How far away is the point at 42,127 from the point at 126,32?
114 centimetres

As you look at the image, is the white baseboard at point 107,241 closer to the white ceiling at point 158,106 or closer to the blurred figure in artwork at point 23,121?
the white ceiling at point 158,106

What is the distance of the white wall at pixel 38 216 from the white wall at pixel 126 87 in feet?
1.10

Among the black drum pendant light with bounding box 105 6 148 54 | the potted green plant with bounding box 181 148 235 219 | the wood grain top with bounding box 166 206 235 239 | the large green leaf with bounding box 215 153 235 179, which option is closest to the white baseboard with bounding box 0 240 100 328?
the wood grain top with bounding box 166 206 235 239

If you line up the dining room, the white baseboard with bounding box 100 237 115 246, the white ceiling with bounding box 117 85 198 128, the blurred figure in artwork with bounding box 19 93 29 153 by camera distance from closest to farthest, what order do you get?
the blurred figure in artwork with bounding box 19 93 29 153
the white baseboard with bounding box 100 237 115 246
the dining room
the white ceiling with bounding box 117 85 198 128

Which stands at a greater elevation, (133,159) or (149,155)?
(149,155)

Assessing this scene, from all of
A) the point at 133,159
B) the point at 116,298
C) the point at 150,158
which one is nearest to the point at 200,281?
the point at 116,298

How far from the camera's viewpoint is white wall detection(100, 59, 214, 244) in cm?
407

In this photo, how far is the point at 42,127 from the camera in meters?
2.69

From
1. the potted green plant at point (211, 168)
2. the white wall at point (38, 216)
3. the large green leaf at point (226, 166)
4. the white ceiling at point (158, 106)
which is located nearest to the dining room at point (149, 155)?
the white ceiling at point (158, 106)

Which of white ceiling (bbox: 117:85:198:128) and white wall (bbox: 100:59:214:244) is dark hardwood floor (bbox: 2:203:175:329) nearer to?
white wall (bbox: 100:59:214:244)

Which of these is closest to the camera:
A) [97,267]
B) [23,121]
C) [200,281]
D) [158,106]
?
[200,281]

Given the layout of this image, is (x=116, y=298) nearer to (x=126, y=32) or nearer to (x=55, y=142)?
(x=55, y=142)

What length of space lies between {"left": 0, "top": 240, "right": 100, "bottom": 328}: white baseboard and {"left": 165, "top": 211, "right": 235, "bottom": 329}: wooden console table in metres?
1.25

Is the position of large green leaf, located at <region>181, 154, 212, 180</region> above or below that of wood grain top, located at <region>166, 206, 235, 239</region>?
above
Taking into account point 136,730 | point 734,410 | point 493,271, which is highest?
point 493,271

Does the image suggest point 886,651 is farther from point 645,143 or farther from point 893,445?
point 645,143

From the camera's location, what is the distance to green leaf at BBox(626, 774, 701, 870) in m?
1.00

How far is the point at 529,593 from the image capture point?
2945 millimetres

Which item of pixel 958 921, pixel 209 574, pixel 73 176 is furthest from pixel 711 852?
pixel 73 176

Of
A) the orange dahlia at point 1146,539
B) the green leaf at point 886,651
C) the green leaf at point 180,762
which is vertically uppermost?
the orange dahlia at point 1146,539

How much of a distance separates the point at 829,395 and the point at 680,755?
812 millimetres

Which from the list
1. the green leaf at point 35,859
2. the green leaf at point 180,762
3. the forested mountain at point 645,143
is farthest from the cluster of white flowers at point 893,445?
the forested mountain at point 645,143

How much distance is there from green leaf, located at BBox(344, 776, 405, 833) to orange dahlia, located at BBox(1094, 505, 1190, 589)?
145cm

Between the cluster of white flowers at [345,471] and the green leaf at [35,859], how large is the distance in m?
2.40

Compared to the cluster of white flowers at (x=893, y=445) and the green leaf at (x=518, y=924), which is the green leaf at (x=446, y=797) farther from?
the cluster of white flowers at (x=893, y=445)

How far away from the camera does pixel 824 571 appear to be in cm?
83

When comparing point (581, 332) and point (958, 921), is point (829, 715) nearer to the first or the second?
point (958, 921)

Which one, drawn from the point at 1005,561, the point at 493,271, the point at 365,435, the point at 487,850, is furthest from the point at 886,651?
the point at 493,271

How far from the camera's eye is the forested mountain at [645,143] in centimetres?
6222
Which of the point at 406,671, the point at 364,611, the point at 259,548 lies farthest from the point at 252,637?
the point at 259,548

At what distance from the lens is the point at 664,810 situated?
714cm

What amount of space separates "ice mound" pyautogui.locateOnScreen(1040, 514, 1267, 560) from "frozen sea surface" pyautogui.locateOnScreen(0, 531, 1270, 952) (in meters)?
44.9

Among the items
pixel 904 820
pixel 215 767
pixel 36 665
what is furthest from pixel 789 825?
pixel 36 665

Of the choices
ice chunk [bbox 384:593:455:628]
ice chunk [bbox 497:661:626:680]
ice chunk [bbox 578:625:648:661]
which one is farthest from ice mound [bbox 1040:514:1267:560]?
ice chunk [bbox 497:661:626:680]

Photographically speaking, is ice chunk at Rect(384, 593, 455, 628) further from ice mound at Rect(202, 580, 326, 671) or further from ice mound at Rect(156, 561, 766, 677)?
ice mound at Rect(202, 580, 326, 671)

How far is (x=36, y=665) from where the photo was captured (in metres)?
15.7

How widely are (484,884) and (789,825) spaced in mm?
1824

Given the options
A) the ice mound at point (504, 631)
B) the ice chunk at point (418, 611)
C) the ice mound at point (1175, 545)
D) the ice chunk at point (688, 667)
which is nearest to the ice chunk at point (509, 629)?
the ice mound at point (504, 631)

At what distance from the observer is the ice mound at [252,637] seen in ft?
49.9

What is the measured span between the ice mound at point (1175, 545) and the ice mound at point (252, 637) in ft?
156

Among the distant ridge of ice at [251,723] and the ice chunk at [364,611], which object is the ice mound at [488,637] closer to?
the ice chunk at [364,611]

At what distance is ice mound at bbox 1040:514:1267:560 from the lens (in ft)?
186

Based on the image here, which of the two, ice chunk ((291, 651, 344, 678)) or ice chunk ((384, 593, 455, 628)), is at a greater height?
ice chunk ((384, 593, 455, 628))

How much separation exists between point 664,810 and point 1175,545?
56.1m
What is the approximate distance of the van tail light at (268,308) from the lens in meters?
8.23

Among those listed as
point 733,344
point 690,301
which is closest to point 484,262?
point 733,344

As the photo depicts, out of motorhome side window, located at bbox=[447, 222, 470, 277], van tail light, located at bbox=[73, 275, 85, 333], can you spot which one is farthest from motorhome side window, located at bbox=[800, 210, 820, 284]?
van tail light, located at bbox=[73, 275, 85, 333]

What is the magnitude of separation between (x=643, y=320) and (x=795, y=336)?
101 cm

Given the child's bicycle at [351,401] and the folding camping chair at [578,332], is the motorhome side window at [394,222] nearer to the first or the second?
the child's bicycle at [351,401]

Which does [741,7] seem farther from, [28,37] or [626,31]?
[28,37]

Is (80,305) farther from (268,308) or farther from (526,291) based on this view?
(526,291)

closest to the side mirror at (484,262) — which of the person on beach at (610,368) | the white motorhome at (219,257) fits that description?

__Exercise prompt__
Reproduce the listing shown above in its entirety, exactly.

__Written reply__
How far away is the point at 42,127 from the point at 126,32?
114 centimetres

As you look at the image, is the white baseboard at point 107,241 closer to the white ceiling at point 158,106 or closer to the blurred figure in artwork at point 23,121?
the white ceiling at point 158,106

What is the distance of the white wall at pixel 38 216 from the white wall at pixel 126 87 in feet?
1.10

Among the black drum pendant light with bounding box 105 6 148 54 | the potted green plant with bounding box 181 148 235 219 | the wood grain top with bounding box 166 206 235 239 | the large green leaf with bounding box 215 153 235 179, which option is closest to the white baseboard with bounding box 0 240 100 328?
the wood grain top with bounding box 166 206 235 239

If you line up the dining room, the white baseboard with bounding box 100 237 115 246, the white ceiling with bounding box 117 85 198 128, the blurred figure in artwork with bounding box 19 93 29 153 by camera distance from closest to farthest, what order do you get?
the blurred figure in artwork with bounding box 19 93 29 153
the white baseboard with bounding box 100 237 115 246
the dining room
the white ceiling with bounding box 117 85 198 128

Which stands at a greater elevation, (133,159) or (149,155)?
(149,155)

Assessing this scene, from all of
A) the point at 133,159
B) the point at 116,298
C) the point at 150,158
which one is nearest to the point at 200,281?
the point at 116,298

How far from the camera's viewpoint is white wall detection(100, 59, 214, 244) in cm?
407

In this photo, how far is the point at 42,127 from the camera in meters?
2.69

From
1. the potted green plant at point (211, 168)
2. the white wall at point (38, 216)
3. the large green leaf at point (226, 166)
4. the white ceiling at point (158, 106)
which is located nearest to the dining room at point (149, 155)?
the white ceiling at point (158, 106)

Which of white ceiling (bbox: 117:85:198:128) and white wall (bbox: 100:59:214:244) is dark hardwood floor (bbox: 2:203:175:329) nearer to?
white wall (bbox: 100:59:214:244)

Which of these is closest to the camera:
A) [97,267]
B) [23,121]
C) [200,281]
D) [158,106]
?
[200,281]

Given the layout of this image, is (x=116, y=298) nearer to (x=126, y=32) or nearer to (x=55, y=142)?
(x=55, y=142)

What length of space lies between {"left": 0, "top": 240, "right": 100, "bottom": 328}: white baseboard and {"left": 165, "top": 211, "right": 235, "bottom": 329}: wooden console table in metres?
1.25

Is the position of large green leaf, located at <region>181, 154, 212, 180</region> above or below that of wood grain top, located at <region>166, 206, 235, 239</region>?
above
Taking into account point 136,730 | point 734,410 | point 493,271, which is highest?
point 493,271

Does the image suggest point 886,651 is farther from point 645,143 or farther from point 893,445?
point 645,143

From the camera's location, what is the distance to green leaf at BBox(626, 774, 701, 870) in m?
1.00

How far is the point at 529,593 from the image capture point?
2945 millimetres

Which item of pixel 958 921, pixel 209 574, pixel 73 176 is furthest from pixel 711 852?
pixel 73 176

Of
A) the orange dahlia at point 1146,539
B) the green leaf at point 886,651
C) the green leaf at point 180,762
which is vertically uppermost?
the orange dahlia at point 1146,539

How much of a distance separates the point at 829,395 and the point at 680,755?
812 millimetres

Which from the list
1. the green leaf at point 35,859
2. the green leaf at point 180,762
3. the forested mountain at point 645,143
is farthest from the cluster of white flowers at point 893,445?
the forested mountain at point 645,143

How much distance is there from green leaf, located at BBox(344, 776, 405, 833) to orange dahlia, located at BBox(1094, 505, 1190, 589)?
145cm

Between the cluster of white flowers at [345,471] and the green leaf at [35,859], how large is the distance in m?
2.40

Compared to the cluster of white flowers at (x=893, y=445) and the green leaf at (x=518, y=924), which is the green leaf at (x=446, y=797) farther from?
the cluster of white flowers at (x=893, y=445)

How far away from the camera does pixel 824 571 appear to be in cm?
83

When comparing point (581, 332) and point (958, 921), is point (829, 715) nearer to the first or the second?
point (958, 921)

Which one, drawn from the point at 1005,561, the point at 493,271, the point at 365,435, the point at 487,850, is furthest from the point at 886,651?
the point at 493,271

How far from the camera's eye is the forested mountain at [645,143] in centimetres?
6222
Which of the point at 406,671, the point at 364,611, the point at 259,548 lies farthest from the point at 252,637?
the point at 259,548

At what distance from the lens is the point at 664,810 situated?
714cm

What amount of space separates "ice mound" pyautogui.locateOnScreen(1040, 514, 1267, 560) from "frozen sea surface" pyautogui.locateOnScreen(0, 531, 1270, 952) (in meters)?
44.9

Among the items
pixel 904 820
pixel 215 767
pixel 36 665
what is furthest from pixel 789 825?
pixel 36 665

Of the choices
ice chunk [bbox 384:593:455:628]
ice chunk [bbox 497:661:626:680]
ice chunk [bbox 578:625:648:661]
which one is farthest from ice mound [bbox 1040:514:1267:560]?
ice chunk [bbox 497:661:626:680]

Photographically speaking, is ice chunk at Rect(384, 593, 455, 628) further from ice mound at Rect(202, 580, 326, 671) or further from ice mound at Rect(156, 561, 766, 677)?
ice mound at Rect(202, 580, 326, 671)

How far is (x=36, y=665) from where the photo was captured (in metres)?
15.7

How widely are (484,884) and (789,825) spaced in mm?
1824

Given the options
A) the ice mound at point (504, 631)
B) the ice chunk at point (418, 611)
C) the ice mound at point (1175, 545)
D) the ice chunk at point (688, 667)
which is nearest to the ice chunk at point (509, 629)?
the ice mound at point (504, 631)

At what distance from the observer is the ice mound at [252,637] seen in ft?
49.9

What is the measured span between the ice mound at point (1175, 545) and the ice mound at point (252, 637) in ft?
156

Among the distant ridge of ice at [251,723] and the ice chunk at [364,611], which object is the ice mound at [488,637] closer to?
the ice chunk at [364,611]

At what distance is ice mound at bbox 1040:514:1267:560 from the lens (in ft)?
186

Based on the image here, which of the two, ice chunk ((291, 651, 344, 678)) or ice chunk ((384, 593, 455, 628)), is at a greater height?
ice chunk ((384, 593, 455, 628))

How much separation exists between point 664,810 and point 1175,545?
56.1m
What is the approximate distance of the van tail light at (268,308) from the lens in meters?
8.23

Among those listed as
point 733,344
point 690,301
which is closest to point 484,262?
point 733,344

As the photo depicts, out of motorhome side window, located at bbox=[447, 222, 470, 277], van tail light, located at bbox=[73, 275, 85, 333], can you spot which one is farthest from motorhome side window, located at bbox=[800, 210, 820, 284]?
van tail light, located at bbox=[73, 275, 85, 333]

What is the magnitude of separation between (x=643, y=320) and (x=795, y=336)?
101 cm

Given the child's bicycle at [351,401] and the folding camping chair at [578,332], is the motorhome side window at [394,222] nearer to the first or the second?
the child's bicycle at [351,401]

Which does [741,7] seem farther from, [28,37] or [626,31]?
[28,37]

Is (80,305) farther from (268,308) or farther from (526,291) based on this view?
(526,291)

closest to the side mirror at (484,262) — which of the person on beach at (610,368) | the white motorhome at (219,257) fits that description?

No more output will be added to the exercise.